Work to do
Please repeat all of the listing exactly.

-------

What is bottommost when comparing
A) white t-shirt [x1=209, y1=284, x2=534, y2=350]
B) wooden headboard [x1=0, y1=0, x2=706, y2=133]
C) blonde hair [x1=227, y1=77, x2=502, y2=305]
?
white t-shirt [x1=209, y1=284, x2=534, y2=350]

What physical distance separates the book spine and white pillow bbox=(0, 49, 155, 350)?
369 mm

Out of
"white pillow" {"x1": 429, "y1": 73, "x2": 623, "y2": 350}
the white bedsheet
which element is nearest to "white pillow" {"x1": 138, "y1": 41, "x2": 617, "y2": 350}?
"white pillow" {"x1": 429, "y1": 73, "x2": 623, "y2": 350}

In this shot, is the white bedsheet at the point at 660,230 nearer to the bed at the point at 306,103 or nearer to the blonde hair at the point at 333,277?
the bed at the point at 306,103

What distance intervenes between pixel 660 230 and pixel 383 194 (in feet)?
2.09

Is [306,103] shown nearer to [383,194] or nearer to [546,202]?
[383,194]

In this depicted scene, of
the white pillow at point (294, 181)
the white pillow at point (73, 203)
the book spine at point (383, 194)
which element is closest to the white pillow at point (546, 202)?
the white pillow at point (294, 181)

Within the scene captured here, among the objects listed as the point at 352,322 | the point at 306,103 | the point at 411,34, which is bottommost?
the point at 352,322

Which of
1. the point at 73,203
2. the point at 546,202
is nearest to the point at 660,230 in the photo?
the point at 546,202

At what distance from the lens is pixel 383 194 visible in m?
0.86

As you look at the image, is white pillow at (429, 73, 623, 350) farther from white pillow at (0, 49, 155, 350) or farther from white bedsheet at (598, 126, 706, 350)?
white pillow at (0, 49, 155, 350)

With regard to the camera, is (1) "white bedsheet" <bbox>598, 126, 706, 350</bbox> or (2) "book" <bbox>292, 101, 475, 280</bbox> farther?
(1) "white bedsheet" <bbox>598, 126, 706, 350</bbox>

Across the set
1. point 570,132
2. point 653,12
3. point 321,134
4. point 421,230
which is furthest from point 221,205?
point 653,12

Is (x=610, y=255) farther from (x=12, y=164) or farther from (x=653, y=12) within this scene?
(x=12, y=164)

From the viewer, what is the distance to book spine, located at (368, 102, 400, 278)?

-------

Final answer
What is bottommost when comparing
A) white t-shirt [x1=209, y1=284, x2=534, y2=350]
B) wooden headboard [x1=0, y1=0, x2=706, y2=133]
C) blonde hair [x1=227, y1=77, x2=502, y2=305]
?
white t-shirt [x1=209, y1=284, x2=534, y2=350]

What physical distance separates the book spine and white pillow bbox=(0, 49, 155, 350)?
369 mm

Out of
"white pillow" {"x1": 429, "y1": 73, "x2": 623, "y2": 350}
the white bedsheet
which element is nearest to "white pillow" {"x1": 138, "y1": 41, "x2": 617, "y2": 350}?
"white pillow" {"x1": 429, "y1": 73, "x2": 623, "y2": 350}

In this shot, is the white bedsheet at the point at 660,230 nearer to the bed at the point at 306,103 or nearer to the blonde hair at the point at 333,277?
the bed at the point at 306,103

What distance intervenes between pixel 660 230 and pixel 383 194 (in feet)?
2.09

Is [306,103] shown nearer to [383,194] or nearer to [546,202]?
[383,194]

In this depicted scene, of
the white pillow at point (294, 181)
the white pillow at point (73, 203)
the book spine at point (383, 194)
which element is closest to the white pillow at point (546, 202)?
the white pillow at point (294, 181)

Within the scene captured here, among the objects listed as the point at 352,322 | the point at 306,103 | the point at 411,34, which is bottommost?
the point at 352,322

Which of
1. the point at 73,203
2. the point at 546,202
is nearest to the point at 660,230 in the photo?
the point at 546,202

At what distance from the lens is pixel 383 194 visible in m?
0.86

As you look at the image, is white pillow at (429, 73, 623, 350) farther from white pillow at (0, 49, 155, 350) or farther from white bedsheet at (598, 126, 706, 350)?
white pillow at (0, 49, 155, 350)

With regard to the camera, is (1) "white bedsheet" <bbox>598, 126, 706, 350</bbox> or (2) "book" <bbox>292, 101, 475, 280</bbox> farther?
(1) "white bedsheet" <bbox>598, 126, 706, 350</bbox>

Across the set
1. point 570,132
2. point 653,12
3. point 321,134
4. point 421,230
which is furthest from point 221,205?
point 653,12

Is (x=610, y=255) farther from (x=12, y=164) or farther from (x=653, y=12) within this scene?
(x=12, y=164)

From the viewer, what is the distance to book spine, located at (368, 102, 400, 278)?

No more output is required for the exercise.